WHAT THE TASK ASKS: Within the material below, locate the line with "Integrantes" and the line with "We invite you", then return those two lines and all lines between them, exactly as written.

RECORD SET:
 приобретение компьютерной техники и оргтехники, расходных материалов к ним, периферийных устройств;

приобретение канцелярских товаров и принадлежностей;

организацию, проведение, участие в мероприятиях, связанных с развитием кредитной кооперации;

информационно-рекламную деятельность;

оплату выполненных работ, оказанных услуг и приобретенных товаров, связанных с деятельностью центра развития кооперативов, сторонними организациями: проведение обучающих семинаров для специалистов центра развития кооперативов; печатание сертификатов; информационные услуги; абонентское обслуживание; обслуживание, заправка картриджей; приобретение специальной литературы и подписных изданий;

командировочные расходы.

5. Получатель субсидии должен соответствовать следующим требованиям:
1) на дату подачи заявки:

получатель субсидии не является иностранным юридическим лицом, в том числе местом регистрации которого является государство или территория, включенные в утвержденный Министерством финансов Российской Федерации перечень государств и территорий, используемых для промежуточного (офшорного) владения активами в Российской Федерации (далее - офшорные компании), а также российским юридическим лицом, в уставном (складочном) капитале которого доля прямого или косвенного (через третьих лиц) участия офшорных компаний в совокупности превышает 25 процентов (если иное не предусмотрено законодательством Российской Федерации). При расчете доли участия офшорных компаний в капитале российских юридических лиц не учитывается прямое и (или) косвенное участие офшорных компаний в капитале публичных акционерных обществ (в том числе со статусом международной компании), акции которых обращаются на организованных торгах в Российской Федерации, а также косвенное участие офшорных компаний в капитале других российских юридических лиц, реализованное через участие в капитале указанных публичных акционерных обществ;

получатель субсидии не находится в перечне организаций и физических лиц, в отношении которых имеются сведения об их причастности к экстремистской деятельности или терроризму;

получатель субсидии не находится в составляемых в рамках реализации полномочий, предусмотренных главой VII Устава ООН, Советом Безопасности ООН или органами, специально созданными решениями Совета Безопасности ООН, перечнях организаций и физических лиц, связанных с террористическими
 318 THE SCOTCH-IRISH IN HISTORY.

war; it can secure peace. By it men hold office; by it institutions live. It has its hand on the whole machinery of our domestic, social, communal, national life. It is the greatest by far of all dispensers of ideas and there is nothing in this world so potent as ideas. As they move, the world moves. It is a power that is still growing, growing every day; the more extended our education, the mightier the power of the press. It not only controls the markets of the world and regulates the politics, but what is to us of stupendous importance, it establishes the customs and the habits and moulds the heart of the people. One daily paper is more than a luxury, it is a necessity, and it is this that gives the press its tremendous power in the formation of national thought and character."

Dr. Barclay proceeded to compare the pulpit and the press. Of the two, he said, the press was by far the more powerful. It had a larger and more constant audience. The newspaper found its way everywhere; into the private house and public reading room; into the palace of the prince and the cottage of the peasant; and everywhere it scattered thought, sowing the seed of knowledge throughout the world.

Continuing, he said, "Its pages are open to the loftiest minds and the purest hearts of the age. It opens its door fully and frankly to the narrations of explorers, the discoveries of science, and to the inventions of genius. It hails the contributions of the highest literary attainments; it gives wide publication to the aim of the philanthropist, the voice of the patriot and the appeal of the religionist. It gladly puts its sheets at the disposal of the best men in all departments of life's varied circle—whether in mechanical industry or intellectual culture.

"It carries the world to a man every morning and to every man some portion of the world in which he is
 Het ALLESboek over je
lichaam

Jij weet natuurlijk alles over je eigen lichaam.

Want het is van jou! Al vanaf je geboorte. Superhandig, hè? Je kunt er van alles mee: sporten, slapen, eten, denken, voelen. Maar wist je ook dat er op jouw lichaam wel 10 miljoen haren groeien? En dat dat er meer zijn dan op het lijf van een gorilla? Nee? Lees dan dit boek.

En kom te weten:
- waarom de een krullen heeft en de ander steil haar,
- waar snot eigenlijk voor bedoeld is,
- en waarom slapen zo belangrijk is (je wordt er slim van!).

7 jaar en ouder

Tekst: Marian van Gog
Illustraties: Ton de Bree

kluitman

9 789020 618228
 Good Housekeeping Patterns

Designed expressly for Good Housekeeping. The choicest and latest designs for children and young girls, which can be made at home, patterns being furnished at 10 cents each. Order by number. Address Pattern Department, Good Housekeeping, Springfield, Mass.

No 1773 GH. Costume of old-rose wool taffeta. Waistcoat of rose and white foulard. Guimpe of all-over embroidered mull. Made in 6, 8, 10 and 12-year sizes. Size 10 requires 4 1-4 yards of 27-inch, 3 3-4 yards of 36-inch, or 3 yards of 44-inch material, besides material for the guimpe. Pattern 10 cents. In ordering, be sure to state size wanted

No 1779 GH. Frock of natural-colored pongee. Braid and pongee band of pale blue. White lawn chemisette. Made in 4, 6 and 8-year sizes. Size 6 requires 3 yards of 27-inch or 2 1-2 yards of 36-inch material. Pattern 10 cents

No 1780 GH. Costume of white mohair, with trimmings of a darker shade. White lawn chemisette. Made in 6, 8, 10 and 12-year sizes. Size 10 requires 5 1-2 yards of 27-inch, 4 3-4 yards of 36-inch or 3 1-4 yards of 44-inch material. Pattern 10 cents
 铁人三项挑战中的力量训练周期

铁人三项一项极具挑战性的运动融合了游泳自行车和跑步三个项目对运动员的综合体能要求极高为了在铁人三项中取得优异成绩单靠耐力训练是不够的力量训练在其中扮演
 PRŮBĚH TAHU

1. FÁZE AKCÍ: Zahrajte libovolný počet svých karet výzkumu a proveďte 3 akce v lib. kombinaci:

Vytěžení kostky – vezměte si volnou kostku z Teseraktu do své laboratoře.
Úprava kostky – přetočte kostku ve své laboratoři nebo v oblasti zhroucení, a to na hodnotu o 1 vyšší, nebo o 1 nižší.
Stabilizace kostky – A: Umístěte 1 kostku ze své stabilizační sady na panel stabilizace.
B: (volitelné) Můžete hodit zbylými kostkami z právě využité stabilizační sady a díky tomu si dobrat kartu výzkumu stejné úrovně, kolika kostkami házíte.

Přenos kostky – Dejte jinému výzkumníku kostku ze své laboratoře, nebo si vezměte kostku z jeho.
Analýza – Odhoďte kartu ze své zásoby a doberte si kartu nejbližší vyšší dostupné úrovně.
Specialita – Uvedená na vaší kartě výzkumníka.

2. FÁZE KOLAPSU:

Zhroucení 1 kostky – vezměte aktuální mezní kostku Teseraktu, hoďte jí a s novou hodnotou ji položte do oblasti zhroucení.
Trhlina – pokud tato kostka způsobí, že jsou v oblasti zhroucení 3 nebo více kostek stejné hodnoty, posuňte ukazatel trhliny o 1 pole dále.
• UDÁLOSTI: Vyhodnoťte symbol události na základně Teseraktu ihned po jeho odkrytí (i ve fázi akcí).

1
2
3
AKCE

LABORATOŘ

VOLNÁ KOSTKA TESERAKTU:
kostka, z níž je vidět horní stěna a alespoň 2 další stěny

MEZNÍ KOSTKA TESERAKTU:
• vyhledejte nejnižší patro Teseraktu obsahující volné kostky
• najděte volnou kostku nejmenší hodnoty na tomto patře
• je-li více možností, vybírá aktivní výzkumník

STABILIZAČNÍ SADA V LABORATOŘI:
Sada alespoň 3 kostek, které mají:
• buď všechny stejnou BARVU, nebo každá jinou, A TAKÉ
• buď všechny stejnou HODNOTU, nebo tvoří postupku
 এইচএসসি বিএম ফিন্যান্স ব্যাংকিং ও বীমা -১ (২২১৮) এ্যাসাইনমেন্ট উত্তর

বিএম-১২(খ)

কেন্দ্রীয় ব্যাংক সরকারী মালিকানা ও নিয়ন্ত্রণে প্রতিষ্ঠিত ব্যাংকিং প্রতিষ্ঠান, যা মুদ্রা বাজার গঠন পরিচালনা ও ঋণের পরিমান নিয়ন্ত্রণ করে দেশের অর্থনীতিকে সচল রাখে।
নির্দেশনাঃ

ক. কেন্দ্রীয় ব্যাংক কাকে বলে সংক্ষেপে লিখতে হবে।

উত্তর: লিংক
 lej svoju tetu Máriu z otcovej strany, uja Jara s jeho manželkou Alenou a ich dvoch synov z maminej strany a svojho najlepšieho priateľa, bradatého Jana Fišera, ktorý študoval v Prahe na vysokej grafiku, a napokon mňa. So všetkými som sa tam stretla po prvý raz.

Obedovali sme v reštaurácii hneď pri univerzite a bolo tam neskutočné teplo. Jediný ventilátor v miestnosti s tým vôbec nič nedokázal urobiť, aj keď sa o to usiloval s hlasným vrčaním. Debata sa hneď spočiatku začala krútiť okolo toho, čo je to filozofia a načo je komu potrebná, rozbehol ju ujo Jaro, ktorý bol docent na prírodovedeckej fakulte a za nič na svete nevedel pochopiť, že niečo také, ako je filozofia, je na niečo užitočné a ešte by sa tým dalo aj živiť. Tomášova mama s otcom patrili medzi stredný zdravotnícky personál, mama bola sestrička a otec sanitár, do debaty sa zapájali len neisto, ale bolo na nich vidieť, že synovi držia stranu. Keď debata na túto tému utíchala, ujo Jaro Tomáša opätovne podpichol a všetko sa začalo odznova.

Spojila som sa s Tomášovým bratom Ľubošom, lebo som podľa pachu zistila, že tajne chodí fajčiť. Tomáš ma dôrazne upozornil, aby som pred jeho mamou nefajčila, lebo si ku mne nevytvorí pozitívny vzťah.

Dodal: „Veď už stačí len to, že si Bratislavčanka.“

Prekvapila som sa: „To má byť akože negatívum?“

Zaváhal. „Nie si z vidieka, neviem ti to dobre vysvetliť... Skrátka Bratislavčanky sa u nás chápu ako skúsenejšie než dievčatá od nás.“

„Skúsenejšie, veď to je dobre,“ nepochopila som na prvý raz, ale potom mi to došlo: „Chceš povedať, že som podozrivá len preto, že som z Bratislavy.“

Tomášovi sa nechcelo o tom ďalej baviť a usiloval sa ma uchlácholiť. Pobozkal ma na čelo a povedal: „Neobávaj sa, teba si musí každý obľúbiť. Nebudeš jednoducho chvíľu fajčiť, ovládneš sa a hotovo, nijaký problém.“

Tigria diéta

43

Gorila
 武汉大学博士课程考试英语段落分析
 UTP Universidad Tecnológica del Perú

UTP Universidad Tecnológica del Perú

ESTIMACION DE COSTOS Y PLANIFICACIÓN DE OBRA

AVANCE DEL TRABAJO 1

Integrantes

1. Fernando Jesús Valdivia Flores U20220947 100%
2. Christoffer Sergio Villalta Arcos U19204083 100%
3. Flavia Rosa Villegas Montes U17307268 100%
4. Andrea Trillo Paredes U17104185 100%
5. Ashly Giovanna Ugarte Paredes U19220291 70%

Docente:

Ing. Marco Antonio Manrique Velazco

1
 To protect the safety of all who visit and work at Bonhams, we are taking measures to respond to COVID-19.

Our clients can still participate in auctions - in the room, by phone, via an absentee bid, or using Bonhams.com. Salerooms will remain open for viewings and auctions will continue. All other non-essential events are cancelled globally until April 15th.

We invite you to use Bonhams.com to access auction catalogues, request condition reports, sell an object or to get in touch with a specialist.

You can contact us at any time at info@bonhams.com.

OUTPUT OF THE TASK:
Integrantes

1. Fernando Jesús Valdivia Flores U20220947 100%
2. Christoffer Sergio Villalta Arcos U19204083 100%
3. Flavia Rosa Villegas Montes U17307268 100%
4. Andrea Trillo Paredes U17104185 100%
5. Ashly Giovanna Ugarte Paredes U19220291 70%

Docente:

Ing. Marco Antonio Manrique Velazco

1
 To protect the safety of all who visit and work at Bonhams, we are taking measures to respond to COVID-19.

Our clients can still participate in auctions - in the room, by phone, via an absentee bid, or using Bonhams.com. Salerooms will remain open for viewings and auctions will continue. All other non-essential events are cancelled globally until April 15th.

We invite you to use Bonhams.com to access auction catalogues, request condition reports, sell an object or to get in touch with a specialist.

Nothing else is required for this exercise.